Proving yet again that Russians are one tough breed of human, this guy takes it up a notch by choking the life out of rabid wolf after it bites the hell out of him.
A Russian man is in the lead as the toughest SOB not in uniform on planet earth right now.
This guy was minding his own business one morning, possibly having just hooked his dog out to do its business, when all hell broke loose.
A wolf--a big, mangey, fang-snapping rabid wolf--had wandered into the man's village (we don't actually know the appearance of the wolf, that's just how I'm picturing a rabid wolf in this story reported by RT News). The wolf suddenly attacked the man's neighbor lady, biting her at least once before turning to attack his own dog that was barking at the wolf.
The man immediately ran to rescue the lady and the dog from the attacking wolf. He grabbed a stick and began beating the wolf to get it to stop its attack on his neighbor and/or dog. His action with the stick only served to send the rabid wolf into a greater frenzy, whereupon it turned its attack to the man himself, tearing into him with a number of vicious bites.
Here's where the story goes from "simple" heroism to freaking epic!
The wolf's attack and biting only served to enrage the man even more than the wolf. He decided to throw down his stick and fight the wolf bare handed, getting bit even more but managing to get hold of the wolf by its neck and strangling the life from it like a man possessed. Incredible!
The authorities did check the wolf and confirmed that it was rabid. Both the man and his neighbor are being treated for the disease.
Apparently, rabies has become a significant concern in the region, with authorities conducting vaccinations for domestic animals and livestock, and even quarantining some areas due to rabies outbreaks.
The final tidbit in the news report indicated that another man in northern Russia had recently contracted rabies from an infected fox. The man died from the disease because he eschewed medical treatment and rather attempted to treat himself by applying iodine to the bite.
In any event, if there ever should be a worldwide zombie apocalypse, I think we all would like to have this wolf-strangling Russian fellow on our team.

Dataset excerpts ->
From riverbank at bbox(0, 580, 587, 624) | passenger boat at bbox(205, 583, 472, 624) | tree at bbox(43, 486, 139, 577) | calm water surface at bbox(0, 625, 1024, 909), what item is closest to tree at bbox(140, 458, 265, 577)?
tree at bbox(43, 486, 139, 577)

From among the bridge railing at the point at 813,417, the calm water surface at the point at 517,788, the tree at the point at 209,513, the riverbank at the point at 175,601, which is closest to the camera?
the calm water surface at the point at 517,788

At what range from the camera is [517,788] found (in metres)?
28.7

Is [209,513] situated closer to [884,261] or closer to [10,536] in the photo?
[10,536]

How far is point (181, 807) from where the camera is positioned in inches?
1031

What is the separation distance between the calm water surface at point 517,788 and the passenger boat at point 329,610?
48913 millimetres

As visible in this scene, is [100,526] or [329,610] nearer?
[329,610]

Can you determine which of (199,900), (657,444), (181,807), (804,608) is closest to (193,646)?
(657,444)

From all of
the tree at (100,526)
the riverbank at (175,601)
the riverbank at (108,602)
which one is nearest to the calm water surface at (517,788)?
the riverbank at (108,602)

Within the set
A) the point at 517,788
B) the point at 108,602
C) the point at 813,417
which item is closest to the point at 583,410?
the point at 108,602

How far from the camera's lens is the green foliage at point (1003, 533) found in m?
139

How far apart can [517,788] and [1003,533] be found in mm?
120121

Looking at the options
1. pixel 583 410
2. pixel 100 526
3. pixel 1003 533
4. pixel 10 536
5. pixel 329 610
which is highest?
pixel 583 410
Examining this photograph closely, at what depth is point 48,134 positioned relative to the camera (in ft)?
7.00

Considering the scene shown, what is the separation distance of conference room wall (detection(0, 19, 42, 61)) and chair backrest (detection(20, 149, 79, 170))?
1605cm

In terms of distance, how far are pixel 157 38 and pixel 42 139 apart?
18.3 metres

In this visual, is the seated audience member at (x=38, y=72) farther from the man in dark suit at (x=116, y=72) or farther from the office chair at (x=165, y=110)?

Exercise goal ->
Set down the passage of the rabid-wolf article above from "The man immediately" up to and including "of vicious bites.", word for word.

Solution to this task ->
The man immediately ran to rescue the lady and the dog from the attacking wolf. He grabbed a stick and began beating the wolf to get it to stop its attack on his neighbor and/or dog. His action with the stick only served to send the rabid wolf into a greater frenzy, whereupon it turned its attack to the man himself, tearing into him with a number of vicious bites.